╭─ EXTRAIT FOURNI

Il faut savoir que nous sommes en train d’avancer dans ces projets -là et que nous y avons mis notre temps parce qu’on avait besoin de garantir leur bancabilité. De ce fait, nous avons engagé des discussions avec les bailleurs de fond, à savoir, la Berd, l’IFC, la BAD et Proparco qui se sont proposés pour financer ces projets et qui ont été mandatés par les promoteurs retenus, à savoir la société norvégienne Scatec, l’investisseur franco-marocain Energie Narvea et le promoteur sino-émirati Teba Amea. Après avoir soumis, dernièrement, la documentation à l’approbation par décret-loi, nous allons, aujourd’hui, entamer une nouvelle phase, relative au bouclage financier. Suite à laquelle on va démarrer la conception de ces projets. Aujourd’hui, il s’agit d’une expérience réussie qu’on va dupliquer. Dorénavant, on ne mettra pas autant de temps pour préparer et signer la documentation. Nous avons désormais un modèle de documentation, c’est du “take it or leave it”. Nous allons avancer ensemble sur ces projets-là et accélérer le rythme d’exécution. L’année 2022 verra la publication de plusieurs appels d’offres relatives à des projets d’énergies renouvelables éolienne et photovoltaïque de capacité totale de 1.500 mégawatts. Ces projets s’étaleront sur les trois prochaines années.
On parle aujourd’hui de projets dont le taux d’exécution a atteint 100% mais qui ne sont pas opérationnels. A quoi est dû ce blocage?
La capacité des projets dont vous parlez est de 11 mégawatts, répartis comme suit: un projet de 1 mégawatt et un projet de 10 mégawatts qui sont réalisés dans le cadre du régime des autorisations. Ces projets sont prêts mais ne sont malheureusement pas raccordés par la Steg. Ceci s’explique par le fait que le contrat du régime des autorisations ne prévoit pas une clause de mise en service présumée, contrairement au régime de concession où on a prévu cette clause.

╰─

CONSIGNE A
Retranscrivez intégralement, sans la moindre modification, l'extrait consacré aux projets d'énergies renouvelables.
L'extrait et le listing constituent deux documents indépendants l'un de l'autre.

╭─ ENREGISTREMENTS DE DONNÉES

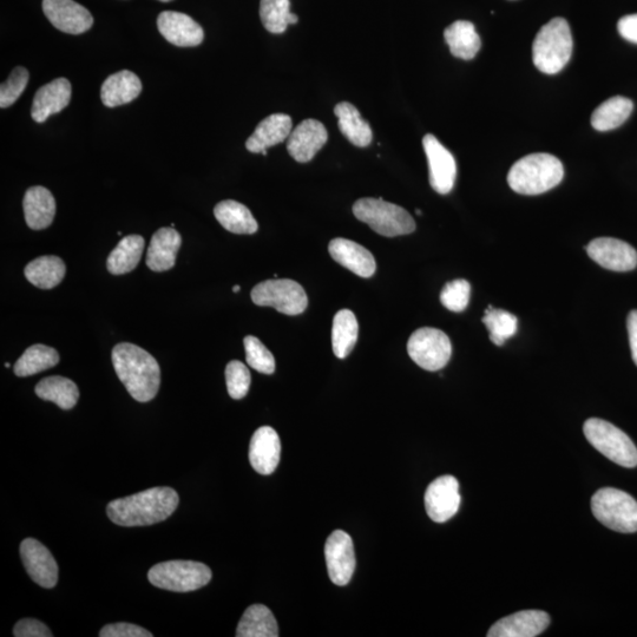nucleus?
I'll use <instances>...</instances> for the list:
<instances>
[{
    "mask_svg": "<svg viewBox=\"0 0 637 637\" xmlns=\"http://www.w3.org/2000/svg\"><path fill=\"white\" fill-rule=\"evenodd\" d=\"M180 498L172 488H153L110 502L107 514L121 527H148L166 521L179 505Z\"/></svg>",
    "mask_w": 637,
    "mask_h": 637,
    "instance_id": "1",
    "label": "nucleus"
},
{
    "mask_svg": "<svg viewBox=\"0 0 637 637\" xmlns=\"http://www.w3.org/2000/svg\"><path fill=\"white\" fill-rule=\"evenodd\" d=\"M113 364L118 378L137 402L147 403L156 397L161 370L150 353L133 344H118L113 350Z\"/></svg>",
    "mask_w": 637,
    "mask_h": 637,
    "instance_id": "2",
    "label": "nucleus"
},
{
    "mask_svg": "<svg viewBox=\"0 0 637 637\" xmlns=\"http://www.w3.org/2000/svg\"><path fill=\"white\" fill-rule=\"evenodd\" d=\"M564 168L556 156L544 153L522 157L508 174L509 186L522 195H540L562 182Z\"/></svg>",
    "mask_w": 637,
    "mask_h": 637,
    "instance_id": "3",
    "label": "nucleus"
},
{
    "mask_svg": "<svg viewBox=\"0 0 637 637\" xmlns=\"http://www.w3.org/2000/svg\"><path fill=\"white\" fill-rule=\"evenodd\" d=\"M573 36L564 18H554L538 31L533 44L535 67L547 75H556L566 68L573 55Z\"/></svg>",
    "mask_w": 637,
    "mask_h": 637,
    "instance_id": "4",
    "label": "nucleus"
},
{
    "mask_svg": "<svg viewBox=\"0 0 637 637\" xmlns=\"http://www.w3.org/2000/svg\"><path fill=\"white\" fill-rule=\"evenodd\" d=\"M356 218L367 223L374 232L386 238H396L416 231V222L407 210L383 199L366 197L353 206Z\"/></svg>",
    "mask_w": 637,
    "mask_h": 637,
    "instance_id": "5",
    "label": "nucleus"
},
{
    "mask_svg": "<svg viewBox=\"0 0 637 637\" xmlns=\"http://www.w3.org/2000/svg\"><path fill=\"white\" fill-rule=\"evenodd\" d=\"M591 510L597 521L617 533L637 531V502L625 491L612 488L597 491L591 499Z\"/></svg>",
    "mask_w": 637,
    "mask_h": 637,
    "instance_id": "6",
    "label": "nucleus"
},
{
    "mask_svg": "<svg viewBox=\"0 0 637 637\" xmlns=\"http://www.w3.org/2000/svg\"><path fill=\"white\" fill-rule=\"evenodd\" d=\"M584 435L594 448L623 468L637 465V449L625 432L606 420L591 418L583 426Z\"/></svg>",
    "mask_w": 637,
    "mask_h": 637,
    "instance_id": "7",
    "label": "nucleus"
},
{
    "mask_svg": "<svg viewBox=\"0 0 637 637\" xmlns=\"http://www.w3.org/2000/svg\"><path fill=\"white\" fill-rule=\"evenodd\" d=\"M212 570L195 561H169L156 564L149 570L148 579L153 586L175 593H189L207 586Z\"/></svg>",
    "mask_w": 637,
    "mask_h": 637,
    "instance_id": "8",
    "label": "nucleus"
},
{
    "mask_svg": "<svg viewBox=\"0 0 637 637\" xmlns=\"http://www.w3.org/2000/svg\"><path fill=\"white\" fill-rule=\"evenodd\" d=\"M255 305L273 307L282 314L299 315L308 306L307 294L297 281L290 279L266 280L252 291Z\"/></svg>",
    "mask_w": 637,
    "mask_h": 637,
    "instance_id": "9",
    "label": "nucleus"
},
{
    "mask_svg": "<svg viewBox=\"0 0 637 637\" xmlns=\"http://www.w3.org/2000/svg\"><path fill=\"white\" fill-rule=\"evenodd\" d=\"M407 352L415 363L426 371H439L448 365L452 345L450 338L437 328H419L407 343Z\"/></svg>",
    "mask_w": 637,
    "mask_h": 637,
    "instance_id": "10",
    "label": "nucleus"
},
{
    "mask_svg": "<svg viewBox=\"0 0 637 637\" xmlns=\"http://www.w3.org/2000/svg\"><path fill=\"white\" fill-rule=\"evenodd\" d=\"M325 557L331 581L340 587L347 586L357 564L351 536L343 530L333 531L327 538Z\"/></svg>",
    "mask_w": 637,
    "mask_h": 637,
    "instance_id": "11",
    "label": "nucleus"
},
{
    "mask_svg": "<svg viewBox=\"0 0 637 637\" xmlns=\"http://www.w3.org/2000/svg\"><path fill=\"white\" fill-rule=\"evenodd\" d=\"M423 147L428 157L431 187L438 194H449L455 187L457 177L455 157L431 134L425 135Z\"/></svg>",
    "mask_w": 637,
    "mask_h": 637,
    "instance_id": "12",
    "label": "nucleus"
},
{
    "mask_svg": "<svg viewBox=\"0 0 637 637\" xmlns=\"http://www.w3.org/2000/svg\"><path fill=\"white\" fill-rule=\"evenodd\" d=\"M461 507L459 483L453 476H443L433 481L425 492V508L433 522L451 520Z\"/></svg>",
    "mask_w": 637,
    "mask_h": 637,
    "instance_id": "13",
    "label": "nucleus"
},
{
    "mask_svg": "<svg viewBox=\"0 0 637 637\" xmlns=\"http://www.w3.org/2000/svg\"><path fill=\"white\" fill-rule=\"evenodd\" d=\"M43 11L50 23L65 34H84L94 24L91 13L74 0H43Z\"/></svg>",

╰─

CONSIGNE B
Repérez puis recopiez chaque ligne du listing comportant la chaîne "instances", en tenant compte de la casse.

RÉSULTAT ATTENDU A
Il faut savoir que nous sommes en train d’avancer dans ces projets -là et que nous y avons mis notre temps parce qu’on avait besoin de garantir leur bancabilité. De ce fait, nous avons engagé des discussions avec les bailleurs de fond, à savoir, la Berd, l’IFC, la BAD et Proparco qui se sont proposés pour financer ces projets et qui ont été mandatés par les promoteurs retenus, à savoir la société norvégienne Scatec, l’investisseur franco-marocain Energie Narvea et le promoteur sino-émirati Teba Amea. Après avoir soumis, dernièrement, la documentation à l’approbation par décret-loi, nous allons, aujourd’hui, entamer une nouvelle phase, relative au bouclage financier. Suite à laquelle on va démarrer la conception de ces projets. Aujourd’hui, il s’agit d’une expérience réussie qu’on va dupliquer. Dorénavant, on ne mettra pas autant de temps pour préparer et signer la documentation. Nous avons désormais un modèle de documentation, c’est du “take it or leave it”. Nous allons avancer ensemble sur ces projets-là et accélérer le rythme d’exécution. L’année 2022 verra la publication de plusieurs appels d’offres relatives à des projets d’énergies renouvelables éolienne et photovoltaïque de capacité totale de 1.500 mégawatts. Ces projets s’étaleront sur les trois prochaines années.
On parle aujourd’hui de projets dont le taux d’exécution a atteint 100% mais qui ne sont pas opérationnels. A quoi est dû ce blocage?
La capacité des projets dont vous parlez est de 11 mégawatts, répartis comme suit: un projet de 1 mégawatt et un projet de 10 mégawatts qui sont réalisés dans le cadre du régime des autorisations. Ces projets sont prêts mais ne sont malheureusement pas raccordés par la Steg. Ceci s’explique par le fait que le contrat du régime des autorisations ne prévoit pas une clause de mise en service présumée, contrairement au régime de concession où on a prévu cette clause.

RÉSULTAT ATTENDU B
I'll use <instances>...</instances> for the list:
<instances>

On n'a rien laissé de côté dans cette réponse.